- _What you should do_:
Read the records and gather each line that includes "frames".

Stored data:

* * * * *

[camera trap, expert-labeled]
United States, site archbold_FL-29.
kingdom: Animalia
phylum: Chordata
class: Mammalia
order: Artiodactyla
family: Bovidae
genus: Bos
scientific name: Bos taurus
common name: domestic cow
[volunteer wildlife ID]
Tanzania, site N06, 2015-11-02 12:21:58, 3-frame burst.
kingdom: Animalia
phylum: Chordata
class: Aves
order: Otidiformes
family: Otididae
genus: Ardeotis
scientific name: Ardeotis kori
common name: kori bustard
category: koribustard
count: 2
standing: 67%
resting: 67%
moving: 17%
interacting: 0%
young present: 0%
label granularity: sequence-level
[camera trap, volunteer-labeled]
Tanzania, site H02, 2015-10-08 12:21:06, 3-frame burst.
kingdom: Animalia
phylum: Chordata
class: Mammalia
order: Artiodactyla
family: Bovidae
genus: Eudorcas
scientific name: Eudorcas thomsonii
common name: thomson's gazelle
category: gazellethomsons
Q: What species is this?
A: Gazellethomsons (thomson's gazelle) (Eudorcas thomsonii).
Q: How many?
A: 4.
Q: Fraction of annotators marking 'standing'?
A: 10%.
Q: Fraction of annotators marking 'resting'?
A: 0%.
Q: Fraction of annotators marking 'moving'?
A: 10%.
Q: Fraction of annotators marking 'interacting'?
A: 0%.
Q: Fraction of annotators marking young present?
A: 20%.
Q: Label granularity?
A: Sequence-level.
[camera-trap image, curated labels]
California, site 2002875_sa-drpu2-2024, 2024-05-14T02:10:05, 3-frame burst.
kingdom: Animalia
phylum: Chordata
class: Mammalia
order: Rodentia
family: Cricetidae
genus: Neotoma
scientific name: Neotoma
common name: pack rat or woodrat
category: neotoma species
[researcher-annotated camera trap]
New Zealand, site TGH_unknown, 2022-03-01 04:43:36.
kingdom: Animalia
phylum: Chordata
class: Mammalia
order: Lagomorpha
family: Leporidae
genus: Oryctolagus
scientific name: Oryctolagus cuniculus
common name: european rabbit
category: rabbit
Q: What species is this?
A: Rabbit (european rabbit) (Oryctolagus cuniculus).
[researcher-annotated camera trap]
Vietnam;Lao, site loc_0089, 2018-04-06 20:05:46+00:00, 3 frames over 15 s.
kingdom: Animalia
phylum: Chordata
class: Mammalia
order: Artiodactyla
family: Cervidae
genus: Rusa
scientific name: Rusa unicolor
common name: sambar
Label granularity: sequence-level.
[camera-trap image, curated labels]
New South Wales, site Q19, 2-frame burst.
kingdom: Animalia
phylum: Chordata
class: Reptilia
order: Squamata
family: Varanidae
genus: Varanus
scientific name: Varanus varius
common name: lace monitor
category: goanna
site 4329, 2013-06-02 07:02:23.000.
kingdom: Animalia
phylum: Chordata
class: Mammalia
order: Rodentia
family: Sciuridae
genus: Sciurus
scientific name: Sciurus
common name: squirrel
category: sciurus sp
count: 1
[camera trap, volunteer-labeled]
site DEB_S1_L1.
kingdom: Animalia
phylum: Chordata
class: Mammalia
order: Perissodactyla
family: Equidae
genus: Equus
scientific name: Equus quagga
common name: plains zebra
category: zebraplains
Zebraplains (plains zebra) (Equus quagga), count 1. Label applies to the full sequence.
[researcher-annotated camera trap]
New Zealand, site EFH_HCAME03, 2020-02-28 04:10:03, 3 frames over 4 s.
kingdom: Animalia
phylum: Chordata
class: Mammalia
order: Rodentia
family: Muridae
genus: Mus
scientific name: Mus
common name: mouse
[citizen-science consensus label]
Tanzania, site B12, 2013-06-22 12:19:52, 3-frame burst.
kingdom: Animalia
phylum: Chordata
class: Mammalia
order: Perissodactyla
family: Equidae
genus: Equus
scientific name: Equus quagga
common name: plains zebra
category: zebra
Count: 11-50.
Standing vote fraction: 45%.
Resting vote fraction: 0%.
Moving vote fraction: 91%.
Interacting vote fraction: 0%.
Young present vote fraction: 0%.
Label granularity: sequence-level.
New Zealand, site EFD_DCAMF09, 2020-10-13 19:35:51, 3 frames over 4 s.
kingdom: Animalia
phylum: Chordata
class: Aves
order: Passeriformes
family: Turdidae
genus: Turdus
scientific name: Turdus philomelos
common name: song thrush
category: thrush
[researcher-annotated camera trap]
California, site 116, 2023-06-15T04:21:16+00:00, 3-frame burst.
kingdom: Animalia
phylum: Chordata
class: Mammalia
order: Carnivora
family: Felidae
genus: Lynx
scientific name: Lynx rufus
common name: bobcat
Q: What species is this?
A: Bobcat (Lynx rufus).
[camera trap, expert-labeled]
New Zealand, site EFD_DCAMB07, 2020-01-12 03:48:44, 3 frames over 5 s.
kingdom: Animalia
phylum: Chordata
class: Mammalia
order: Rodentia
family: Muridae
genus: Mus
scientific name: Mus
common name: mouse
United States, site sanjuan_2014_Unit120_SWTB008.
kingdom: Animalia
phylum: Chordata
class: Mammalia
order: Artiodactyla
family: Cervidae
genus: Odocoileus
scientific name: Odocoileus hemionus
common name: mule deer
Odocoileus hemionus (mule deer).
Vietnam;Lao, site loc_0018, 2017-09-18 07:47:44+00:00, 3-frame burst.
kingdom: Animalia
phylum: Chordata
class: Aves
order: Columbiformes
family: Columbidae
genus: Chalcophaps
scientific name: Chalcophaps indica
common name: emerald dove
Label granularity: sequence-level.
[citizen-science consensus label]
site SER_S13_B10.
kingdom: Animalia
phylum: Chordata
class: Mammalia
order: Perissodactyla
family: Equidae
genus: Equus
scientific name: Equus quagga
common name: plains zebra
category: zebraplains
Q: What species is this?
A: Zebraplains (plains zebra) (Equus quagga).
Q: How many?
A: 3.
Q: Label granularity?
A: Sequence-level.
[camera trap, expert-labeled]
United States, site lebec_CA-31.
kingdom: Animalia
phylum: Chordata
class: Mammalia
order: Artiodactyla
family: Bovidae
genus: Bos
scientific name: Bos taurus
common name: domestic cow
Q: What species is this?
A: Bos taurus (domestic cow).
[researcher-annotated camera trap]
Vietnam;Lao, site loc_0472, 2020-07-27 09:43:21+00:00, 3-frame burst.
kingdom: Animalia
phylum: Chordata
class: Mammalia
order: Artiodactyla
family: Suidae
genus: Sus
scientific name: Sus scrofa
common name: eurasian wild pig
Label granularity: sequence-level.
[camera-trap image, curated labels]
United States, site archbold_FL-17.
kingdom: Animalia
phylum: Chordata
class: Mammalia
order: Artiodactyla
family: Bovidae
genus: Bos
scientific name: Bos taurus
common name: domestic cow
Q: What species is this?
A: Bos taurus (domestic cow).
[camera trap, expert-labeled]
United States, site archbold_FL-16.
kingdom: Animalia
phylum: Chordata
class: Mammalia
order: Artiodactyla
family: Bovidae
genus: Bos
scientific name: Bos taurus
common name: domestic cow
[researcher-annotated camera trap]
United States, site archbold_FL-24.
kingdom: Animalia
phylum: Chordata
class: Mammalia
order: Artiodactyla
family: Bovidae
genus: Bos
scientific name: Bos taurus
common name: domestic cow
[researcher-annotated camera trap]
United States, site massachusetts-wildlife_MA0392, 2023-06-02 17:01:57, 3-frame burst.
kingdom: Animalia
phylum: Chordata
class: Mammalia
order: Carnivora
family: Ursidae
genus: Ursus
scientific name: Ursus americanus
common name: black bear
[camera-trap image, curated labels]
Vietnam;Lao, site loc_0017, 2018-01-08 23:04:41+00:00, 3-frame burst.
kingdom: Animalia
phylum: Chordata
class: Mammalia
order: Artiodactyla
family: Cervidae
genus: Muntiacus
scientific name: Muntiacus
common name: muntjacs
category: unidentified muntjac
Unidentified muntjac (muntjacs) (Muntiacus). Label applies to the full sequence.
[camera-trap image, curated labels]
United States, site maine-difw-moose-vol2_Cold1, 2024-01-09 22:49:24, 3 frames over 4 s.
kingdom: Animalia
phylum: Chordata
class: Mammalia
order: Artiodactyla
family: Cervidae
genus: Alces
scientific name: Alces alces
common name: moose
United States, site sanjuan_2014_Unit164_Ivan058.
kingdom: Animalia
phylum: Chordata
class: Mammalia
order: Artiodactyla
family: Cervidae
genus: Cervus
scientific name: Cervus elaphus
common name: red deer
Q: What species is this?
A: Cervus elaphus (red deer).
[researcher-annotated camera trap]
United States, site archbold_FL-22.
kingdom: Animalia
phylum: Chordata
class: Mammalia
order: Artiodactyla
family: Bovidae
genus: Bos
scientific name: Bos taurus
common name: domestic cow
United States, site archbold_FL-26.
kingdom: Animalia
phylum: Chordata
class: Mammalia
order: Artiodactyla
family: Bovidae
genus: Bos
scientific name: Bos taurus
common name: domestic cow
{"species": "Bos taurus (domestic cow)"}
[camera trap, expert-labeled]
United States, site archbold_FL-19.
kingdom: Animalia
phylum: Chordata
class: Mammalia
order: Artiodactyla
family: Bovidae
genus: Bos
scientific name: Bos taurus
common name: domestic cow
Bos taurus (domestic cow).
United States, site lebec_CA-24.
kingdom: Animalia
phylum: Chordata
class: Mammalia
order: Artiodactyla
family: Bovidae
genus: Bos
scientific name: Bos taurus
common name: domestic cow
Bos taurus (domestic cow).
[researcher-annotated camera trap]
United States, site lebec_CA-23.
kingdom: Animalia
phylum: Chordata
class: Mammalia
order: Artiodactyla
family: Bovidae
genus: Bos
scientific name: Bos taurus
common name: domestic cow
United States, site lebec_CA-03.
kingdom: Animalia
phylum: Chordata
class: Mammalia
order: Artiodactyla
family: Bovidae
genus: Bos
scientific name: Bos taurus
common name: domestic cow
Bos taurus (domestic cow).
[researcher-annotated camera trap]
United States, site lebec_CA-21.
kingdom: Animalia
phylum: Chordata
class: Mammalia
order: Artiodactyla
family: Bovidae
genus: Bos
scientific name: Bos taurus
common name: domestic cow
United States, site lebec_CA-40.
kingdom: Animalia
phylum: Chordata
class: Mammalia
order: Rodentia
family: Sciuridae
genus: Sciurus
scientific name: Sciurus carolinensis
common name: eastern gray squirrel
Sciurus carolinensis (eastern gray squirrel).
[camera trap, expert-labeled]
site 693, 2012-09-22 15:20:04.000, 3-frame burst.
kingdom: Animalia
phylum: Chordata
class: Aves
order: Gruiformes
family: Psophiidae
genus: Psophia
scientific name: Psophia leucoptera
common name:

* * * * *

- _Reply to the task_:
Vietnam;Lao, site loc_0089, 2018-04-06 20:05:46+00:00, 3 frames over 15 s.
New Zealand, site EFH_HCAME03, 2020-02-28 04:10:03, 3 frames over 4 s.
New Zealand, site EFD_DCAMF09, 2020-10-13 19:35:51, 3 frames over 4 s.
New Zealand, site EFD_DCAMB07, 2020-01-12 03:48:44, 3 frames over 5 s.
United States, site maine-difw-moose-vol2_Cold1, 2024-01-09 22:49:24, 3 frames over 4 s.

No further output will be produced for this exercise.